#### [READING TEXT]
-*-
0

I am porting from Centos to Cygwin and find that my application is exiting with no error message and exit status zero mid execution during the constructor for Botan::InitializationVector.

If I try to attach with gdb proactively in main() where it is waiting on a spin variable, I don't get a normal stack trace:

(gdb) where
#0  0x7c90120f in ntdll!DbgUiConnectToDbg ()
   from /cygdrive/c/WINDOWS/system32/ntdll.dll
#1  0x7c952119 in ntdll!KiIntSystemCall ()
   from /cygdrive/c/WINDOWS/system32/ntdll.dll
#2  0x00000005 in ?? ()
#3  0x00000000 in ?? ()

So with no gdb, it is hard to figure out what is going wrong.

Why would I get no error message on Cygwin yet the application would exit mid execution?

I deduce it is inside the constructor due to clog only showing for line before and not after constructor:

clog << "  About to create iv for Botan.\n";
Botan::InitializationVector iv(_rng, size);
clog << "  About to copy iv for Botan.\n";

Botan is open source: http://botan.randombit.net/ Here are some code snippets from src/sym_algo/symkey.{h,cpp}:

typedef OctetString InitializationVector;

class BOTAN_DLL OctetString
{
public:
  u32bit length() const { return bits.size(); }
  SecureVector<byte> bits_of() const { return bits; }

  const byte* begin() const { return bits.begin(); }
  const byte* end() const   { return bits.end(); }

  std::string as_string() const;

  OctetString& operator^=(const OctetString&);

  void set_odd_parity();

  void change(const std::string&);
  void change(const byte[], u32bit);
  void change(const MemoryRegion<byte>& in) { bits = in; }

  OctetString(class RandomNumberGenerator&, u32bit len);
  OctetString(const std::string& str = "") { change(str); }
  OctetString(const byte in[], u32bit len) { change(in, len); }
  OctetString(const MemoryRegion<byte>& in) { change(in); }
private:
  SecureVector<byte> bits;
};

OctetString::OctetString(RandomNumberGenerator& rng,
                     u32bit length)
-*-
#### [MATERIAL PROVIDED]

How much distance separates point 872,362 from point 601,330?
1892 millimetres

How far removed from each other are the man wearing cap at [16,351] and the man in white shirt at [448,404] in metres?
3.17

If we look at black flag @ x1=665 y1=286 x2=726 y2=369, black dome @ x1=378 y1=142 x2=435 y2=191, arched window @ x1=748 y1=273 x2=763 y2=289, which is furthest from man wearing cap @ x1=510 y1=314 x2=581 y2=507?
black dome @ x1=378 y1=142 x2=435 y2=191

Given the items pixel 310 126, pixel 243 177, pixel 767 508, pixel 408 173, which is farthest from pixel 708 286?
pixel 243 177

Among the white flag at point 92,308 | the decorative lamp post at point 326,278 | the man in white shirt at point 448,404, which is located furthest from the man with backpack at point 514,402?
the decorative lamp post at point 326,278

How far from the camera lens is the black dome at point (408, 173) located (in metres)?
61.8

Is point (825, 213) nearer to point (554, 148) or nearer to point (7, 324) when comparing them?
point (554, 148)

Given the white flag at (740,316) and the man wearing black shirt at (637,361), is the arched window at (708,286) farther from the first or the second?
-*-
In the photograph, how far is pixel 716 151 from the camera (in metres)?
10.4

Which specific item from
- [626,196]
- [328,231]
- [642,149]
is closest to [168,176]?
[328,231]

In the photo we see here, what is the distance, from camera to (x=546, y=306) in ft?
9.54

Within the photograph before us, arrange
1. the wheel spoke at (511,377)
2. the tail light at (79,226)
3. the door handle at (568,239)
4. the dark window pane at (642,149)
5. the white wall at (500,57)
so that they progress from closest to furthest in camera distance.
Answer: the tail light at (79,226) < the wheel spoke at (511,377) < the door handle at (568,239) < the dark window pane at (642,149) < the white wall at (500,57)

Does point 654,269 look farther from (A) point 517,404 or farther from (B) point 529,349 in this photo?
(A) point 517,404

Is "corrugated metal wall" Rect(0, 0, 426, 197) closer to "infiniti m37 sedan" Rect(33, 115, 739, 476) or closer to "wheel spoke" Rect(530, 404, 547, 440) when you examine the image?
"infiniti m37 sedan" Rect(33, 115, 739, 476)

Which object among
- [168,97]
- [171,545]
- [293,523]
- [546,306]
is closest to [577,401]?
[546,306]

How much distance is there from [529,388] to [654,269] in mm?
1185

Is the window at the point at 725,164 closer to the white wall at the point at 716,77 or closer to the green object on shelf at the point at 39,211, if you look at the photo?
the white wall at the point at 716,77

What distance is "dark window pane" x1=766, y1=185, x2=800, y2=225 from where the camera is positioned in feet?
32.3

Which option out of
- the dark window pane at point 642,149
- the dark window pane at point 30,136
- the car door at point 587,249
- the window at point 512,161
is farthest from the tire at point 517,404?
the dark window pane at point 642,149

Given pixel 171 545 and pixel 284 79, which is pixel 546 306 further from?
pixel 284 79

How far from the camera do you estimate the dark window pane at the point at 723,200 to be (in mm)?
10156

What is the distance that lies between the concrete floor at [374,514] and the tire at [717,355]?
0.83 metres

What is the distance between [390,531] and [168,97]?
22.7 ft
-*-
#### [PROBLEM DESCRIPTION]
Carry on the Cygwin porting post from the point where it stops.

#### [OUTPUT OF THE TASK]
{
   bits.create(length);
   rng.randomize(bits, length);
}

I moved the failing code into main() and it works fine. I also put a try catch ... around the code and no exceptions are being thrown. Something goes wrong between main() and the point of failure later in the application. I can do a divide and conquer to narrow down the exact point where it no longer works. One of the Botan developers gave me this stripped down code to use instead that also fails:

Botan::AutoSeeded_RNG _rng;
unsigned int size = 1; // or 16, or 1452 all fail.
Botan::SecureVector<Botan::byte> iv_val(size);
cerr << "We get to here." << endl;
_rng.randomize(&iv_val[0], size);
cerr << "But not here." << endl;

Now that I have the debugger working I see segv:

(gdb) s
Botan::AutoSeeded_RNG::randomize (this=0x1270380, out=0x5841420 "", len=1)
    at ../../src/Botan-1.8.11/build/include/botan/auto_rng.h:23
(gdb) s

Program received signal SIGSEGV, Segmentation fault.
0x005d79ee in Botan::AutoSeeded_RNG::randomize (this=0x1270380, 
    out=0x5841420 "", len=1)
    at ../../src/Botan-1.8.11/build/include/botan/auto_rng.h:23
(gdb) p rng
$7 = (class Botan::RandomNumberGenerator *) 0x5841324
(gdb) p *this
$8 = {<Botan::RandomNumberGenerator> = {
    _vptr$RandomNumberGenerator = 0x11efc14}, rng = 0x5841324}
(gdb) p *rng
$9 = {_vptr$RandomNumberGenerator = 0x656e6f4e}

Here is auto_rng.h code:

class BOTAN_DLL AutoSeeded_RNG : public RandomNumberGenerator
  {
  public:
    void randomize(byte out[], u32bit len)
    { rng->randomize(out, len); }           // SEGV on this line.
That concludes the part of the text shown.